WHAT IS EXPECTED: Could you copy out the listing below word for word, from its first line through its last?

TASK INPUTS:
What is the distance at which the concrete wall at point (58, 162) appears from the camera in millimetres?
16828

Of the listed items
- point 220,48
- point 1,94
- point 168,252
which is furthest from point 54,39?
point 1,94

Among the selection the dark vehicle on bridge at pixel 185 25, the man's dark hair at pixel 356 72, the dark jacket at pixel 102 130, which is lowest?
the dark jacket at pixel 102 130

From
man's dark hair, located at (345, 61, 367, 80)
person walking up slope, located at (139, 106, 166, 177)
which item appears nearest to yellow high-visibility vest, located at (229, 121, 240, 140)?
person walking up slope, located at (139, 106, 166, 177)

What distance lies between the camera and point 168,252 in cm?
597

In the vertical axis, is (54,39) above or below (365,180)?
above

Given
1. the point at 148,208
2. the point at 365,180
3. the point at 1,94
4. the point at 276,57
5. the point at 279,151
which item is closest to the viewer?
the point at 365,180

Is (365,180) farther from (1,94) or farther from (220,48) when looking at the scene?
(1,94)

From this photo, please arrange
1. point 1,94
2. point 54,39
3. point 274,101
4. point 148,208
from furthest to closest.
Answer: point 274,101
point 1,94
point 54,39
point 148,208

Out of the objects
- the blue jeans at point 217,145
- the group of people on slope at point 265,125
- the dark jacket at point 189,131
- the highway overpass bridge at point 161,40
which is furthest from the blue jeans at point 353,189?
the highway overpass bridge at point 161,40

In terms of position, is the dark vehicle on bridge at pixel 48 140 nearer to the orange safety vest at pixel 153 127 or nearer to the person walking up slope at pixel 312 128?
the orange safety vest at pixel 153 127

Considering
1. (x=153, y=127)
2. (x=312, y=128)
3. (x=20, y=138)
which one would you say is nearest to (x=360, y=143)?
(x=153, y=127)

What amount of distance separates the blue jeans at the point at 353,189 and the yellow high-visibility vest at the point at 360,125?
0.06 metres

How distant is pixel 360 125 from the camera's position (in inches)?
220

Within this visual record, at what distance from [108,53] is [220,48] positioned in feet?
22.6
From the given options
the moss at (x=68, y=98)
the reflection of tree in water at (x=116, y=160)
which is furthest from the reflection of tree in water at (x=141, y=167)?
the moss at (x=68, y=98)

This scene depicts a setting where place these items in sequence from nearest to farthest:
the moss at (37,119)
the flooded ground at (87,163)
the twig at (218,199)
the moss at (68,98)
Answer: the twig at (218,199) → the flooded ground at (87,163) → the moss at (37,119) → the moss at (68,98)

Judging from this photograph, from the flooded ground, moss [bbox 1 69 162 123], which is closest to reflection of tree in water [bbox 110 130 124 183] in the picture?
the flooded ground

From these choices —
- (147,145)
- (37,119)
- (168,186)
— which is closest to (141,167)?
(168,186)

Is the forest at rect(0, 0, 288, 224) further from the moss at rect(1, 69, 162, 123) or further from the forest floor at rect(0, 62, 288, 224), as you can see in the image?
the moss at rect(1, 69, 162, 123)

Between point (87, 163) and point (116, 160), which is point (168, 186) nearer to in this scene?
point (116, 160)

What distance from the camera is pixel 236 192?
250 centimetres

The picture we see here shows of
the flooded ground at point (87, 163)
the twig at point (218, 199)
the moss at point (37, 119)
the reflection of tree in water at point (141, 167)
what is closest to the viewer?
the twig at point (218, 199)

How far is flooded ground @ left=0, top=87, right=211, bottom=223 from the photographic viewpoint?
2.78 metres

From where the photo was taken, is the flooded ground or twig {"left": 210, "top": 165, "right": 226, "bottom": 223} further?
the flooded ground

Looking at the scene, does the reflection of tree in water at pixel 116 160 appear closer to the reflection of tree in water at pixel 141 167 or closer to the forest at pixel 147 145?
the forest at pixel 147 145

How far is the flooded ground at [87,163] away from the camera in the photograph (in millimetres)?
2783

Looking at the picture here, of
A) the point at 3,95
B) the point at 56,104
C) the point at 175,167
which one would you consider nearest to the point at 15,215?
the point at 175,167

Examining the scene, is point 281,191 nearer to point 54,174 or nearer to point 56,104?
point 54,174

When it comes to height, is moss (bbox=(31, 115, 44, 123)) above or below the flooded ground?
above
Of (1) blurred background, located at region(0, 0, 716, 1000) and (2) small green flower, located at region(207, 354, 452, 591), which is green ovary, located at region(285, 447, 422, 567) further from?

RESPONSE TO THE TASK:
What is the distance at which the concrete wall at point (58, 162) appears from the camera in millimetres?
16828

Of the listed items
- point 220,48
- point 1,94
- point 168,252
which is furthest from point 54,39?
point 1,94

Among the selection the dark vehicle on bridge at pixel 185 25, the man's dark hair at pixel 356 72, the dark jacket at pixel 102 130, which is lowest?
the dark jacket at pixel 102 130

From
man's dark hair, located at (345, 61, 367, 80)
person walking up slope, located at (139, 106, 166, 177)
which item appears nearest to yellow high-visibility vest, located at (229, 121, 240, 140)?
person walking up slope, located at (139, 106, 166, 177)

What distance lies between the camera and point 168,252 in cm?
597

In the vertical axis, is (54,39) above or below (365,180)?
above

Given
1. the point at 148,208
2. the point at 365,180
3. the point at 1,94
4. the point at 276,57
5. the point at 279,151
which item is closest to the viewer?
the point at 365,180

Is (365,180) farther from (1,94) or farther from (220,48) when looking at the scene?
(1,94)

From this photo, please arrange
1. point 1,94
2. point 54,39
3. point 274,101
4. point 148,208
from furthest to closest.
Answer: point 274,101
point 1,94
point 54,39
point 148,208

Out of the objects
- the blue jeans at point 217,145
- the group of people on slope at point 265,125
- the dark jacket at point 189,131
- the highway overpass bridge at point 161,40
which is furthest from the blue jeans at point 353,189?
the highway overpass bridge at point 161,40

In terms of position, is the dark vehicle on bridge at pixel 48 140 nearer to the orange safety vest at pixel 153 127 or nearer to the person walking up slope at pixel 312 128?
the orange safety vest at pixel 153 127

Considering
1. (x=153, y=127)
2. (x=312, y=128)
3. (x=20, y=138)
which one would you say is nearest to (x=360, y=143)?
(x=153, y=127)

What amount of distance separates the blue jeans at the point at 353,189 and the yellow high-visibility vest at the point at 360,125?
0.06 metres

How distant is pixel 360 125 from the camera's position (in inches)?
220

Within this visual record, at what distance from [108,53] is [220,48] positioned in feet?
22.6
From the given options
the moss at (x=68, y=98)
the reflection of tree in water at (x=116, y=160)
which is furthest from the reflection of tree in water at (x=141, y=167)?
the moss at (x=68, y=98)

This scene depicts a setting where place these items in sequence from nearest to farthest:
the moss at (37,119)
the flooded ground at (87,163)
the twig at (218,199)
the moss at (68,98)
Answer: the twig at (218,199) → the flooded ground at (87,163) → the moss at (37,119) → the moss at (68,98)

Judging from this photograph, from the flooded ground, moss [bbox 1 69 162 123], which is closest to reflection of tree in water [bbox 110 130 124 183] in the picture?
the flooded ground

From these choices —
- (147,145)
- (37,119)
- (168,186)
— which is closest to (141,167)?
(168,186)

Is the forest at rect(0, 0, 288, 224) further from the moss at rect(1, 69, 162, 123) or further from the forest floor at rect(0, 62, 288, 224), as you can see in the image?
the moss at rect(1, 69, 162, 123)

Between point (87, 163) and point (116, 160), which is point (168, 186) nearer to in this scene?
point (116, 160)

What distance from the camera is pixel 236 192?
250 centimetres

The picture we see here shows of
the flooded ground at point (87, 163)
the twig at point (218, 199)
the moss at point (37, 119)
the reflection of tree in water at point (141, 167)
what is closest to the viewer?
the twig at point (218, 199)

How far is flooded ground @ left=0, top=87, right=211, bottom=223 from the photographic viewpoint?
2.78 metres

From where the photo was taken, is the flooded ground or twig {"left": 210, "top": 165, "right": 226, "bottom": 223} further?
the flooded ground

Looking at the scene, does the reflection of tree in water at pixel 116 160 appear closer to the reflection of tree in water at pixel 141 167 or closer to the forest at pixel 147 145?
the forest at pixel 147 145

How far is the flooded ground at [87,163] away from the camera in the photograph (in millimetres)?
2783

Looking at the picture here, of
A) the point at 3,95
B) the point at 56,104
C) the point at 175,167
which one would you consider nearest to the point at 15,215?
the point at 175,167

Examining the scene, is point 281,191 nearer to point 54,174 or nearer to point 56,104?
point 54,174

When it comes to height, is moss (bbox=(31, 115, 44, 123)) above or below the flooded ground?
above
Of (1) blurred background, located at region(0, 0, 716, 1000) and (2) small green flower, located at region(207, 354, 452, 591), which is green ovary, located at region(285, 447, 422, 567) further from?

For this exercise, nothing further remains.